### Aim A
Pick out every line of the records below that contains the string "separates", matching case exactly.

Except, I’ll add some further (and obvious) details and/or alternatives that come to mind:
(1) This Christian used to be an RSSB follower.
(2) He/she is not of very recent vintage. After all they do possess a first edition copy, published back in 1999. Definitely middle-aged, perhaps elderly.
(3) Of course, an alternative to #1 and #2 would be that this is the very religious, very Christian offspring of someone who answers to #1 and #2, in which case the sender themselves may actually be quite young, and they may not themselves be an RSSB acolyte. (Or of course it could be the case that someone else gave them an old copy of the book, in which case the sender would answer to #1 above but not to #2.)
(3) He/she seems somewhat fixated on you, to have gone to all that trouble. That would indicate that they know you personally, even if casually; or it could be that your book has had a particularly strong impact on their life, like maybe they turned to vegetarianism after reading it.
(4) Almost certainly they’ve read your blog, perhaps even commented here. (Unless, again, they’re personally acquainted with you, and know of your views on religion not so much from reading your blog as from personal interactions with you.)

### Aim B
Write the next part of the passage speculating about who sent the book, starting after its last sentence.

### Records for the task

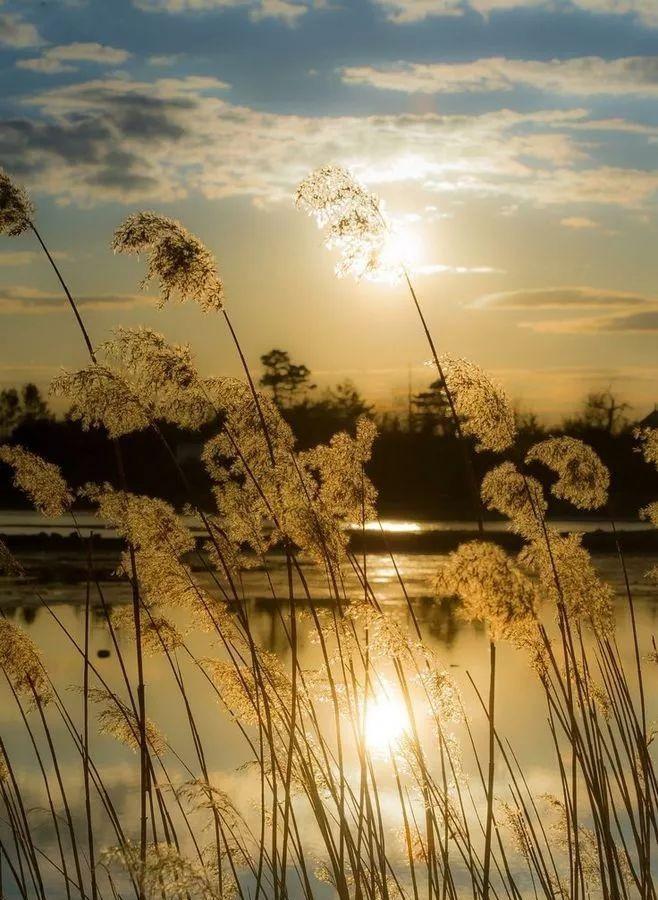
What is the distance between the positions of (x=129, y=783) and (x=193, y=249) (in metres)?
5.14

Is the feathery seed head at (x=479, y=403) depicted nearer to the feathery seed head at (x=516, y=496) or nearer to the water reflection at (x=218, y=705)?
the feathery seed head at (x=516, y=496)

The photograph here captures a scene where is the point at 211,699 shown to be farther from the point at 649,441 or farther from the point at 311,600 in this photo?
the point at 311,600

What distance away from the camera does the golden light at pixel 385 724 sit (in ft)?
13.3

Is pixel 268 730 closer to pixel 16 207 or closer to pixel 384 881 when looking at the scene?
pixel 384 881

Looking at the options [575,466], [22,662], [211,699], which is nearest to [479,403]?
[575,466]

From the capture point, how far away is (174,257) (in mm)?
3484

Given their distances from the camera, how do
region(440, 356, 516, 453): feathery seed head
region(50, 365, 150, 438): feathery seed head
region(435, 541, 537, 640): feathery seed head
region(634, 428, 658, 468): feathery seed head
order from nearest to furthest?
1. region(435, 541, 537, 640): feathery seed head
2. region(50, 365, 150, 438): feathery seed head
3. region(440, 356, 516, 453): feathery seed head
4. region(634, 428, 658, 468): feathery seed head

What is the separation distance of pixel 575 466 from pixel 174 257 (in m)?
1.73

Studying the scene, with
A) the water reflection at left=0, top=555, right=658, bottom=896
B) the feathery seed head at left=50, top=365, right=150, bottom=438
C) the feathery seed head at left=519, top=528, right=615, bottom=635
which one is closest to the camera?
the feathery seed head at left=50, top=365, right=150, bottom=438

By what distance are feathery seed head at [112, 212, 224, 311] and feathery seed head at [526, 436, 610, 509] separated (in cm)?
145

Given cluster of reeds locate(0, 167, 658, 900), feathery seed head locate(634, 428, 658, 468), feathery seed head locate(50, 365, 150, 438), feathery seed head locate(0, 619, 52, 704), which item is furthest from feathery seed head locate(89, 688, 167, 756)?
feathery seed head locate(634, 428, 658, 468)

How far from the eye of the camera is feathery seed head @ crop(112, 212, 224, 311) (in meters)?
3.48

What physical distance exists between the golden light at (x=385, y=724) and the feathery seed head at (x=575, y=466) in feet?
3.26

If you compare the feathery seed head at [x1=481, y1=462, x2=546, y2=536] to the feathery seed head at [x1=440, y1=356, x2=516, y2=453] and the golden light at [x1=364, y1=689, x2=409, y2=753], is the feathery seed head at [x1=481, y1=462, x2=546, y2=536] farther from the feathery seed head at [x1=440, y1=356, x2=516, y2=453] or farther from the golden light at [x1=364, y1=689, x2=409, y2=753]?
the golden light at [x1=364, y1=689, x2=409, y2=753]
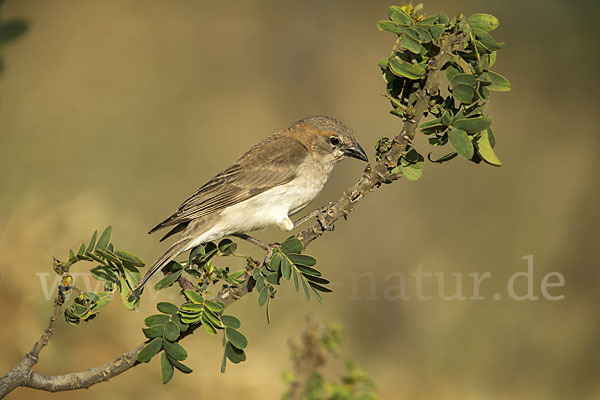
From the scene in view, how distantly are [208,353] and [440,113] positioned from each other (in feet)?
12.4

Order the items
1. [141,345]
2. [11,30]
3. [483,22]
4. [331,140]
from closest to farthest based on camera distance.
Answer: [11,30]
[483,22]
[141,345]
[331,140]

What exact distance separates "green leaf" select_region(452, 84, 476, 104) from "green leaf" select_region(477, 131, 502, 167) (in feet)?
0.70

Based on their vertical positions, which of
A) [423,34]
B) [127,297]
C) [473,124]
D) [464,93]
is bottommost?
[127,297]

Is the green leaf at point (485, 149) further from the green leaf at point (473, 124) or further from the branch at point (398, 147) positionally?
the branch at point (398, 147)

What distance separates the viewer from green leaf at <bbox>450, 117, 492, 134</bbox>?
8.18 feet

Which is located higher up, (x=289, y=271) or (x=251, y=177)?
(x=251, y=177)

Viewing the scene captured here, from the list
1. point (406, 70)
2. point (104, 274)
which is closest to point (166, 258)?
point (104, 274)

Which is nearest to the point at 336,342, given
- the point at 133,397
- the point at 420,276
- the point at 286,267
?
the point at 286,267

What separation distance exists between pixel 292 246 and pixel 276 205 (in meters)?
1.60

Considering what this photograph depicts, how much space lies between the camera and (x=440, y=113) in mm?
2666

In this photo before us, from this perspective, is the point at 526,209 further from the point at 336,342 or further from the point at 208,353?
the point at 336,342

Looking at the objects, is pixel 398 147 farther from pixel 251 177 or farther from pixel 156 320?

### Exercise result A
What exact distance separates "green leaf" select_region(452, 84, 476, 104) from "green leaf" select_region(477, 131, 502, 167) (in feet)?
What distance separates the viewer from green leaf at <bbox>450, 117, 492, 134</bbox>?

### Exercise result B
(5) And, yes, here’s one last idea: your correspondent need not necessarily even be Christian at all. It could well be someone who’s an RSSB follower, and who is trying to warn you that your turning away from RSSB, and your atheism, and particularly your activism, via your blog, against RSSB superstitions, these all may come back and bite you --- karma and so forth, as set out in your own book there. The passage from the Bible would, in that case, indicate that this is someone who’s spent a great deal of time poring over the Bible, and indeed may at one time have been a Christian, who’s subsequently converted to RSSB, and who still finds inspiration in the words of the Bible that they know so well. (Of course, the cross would be a weak point as far as this theory #5. I don’t know, a red herring thrown in deliberately, maybe? I really don’t have any very plausible explanation as far as that, except for, and like I said, deliberate misdirection.)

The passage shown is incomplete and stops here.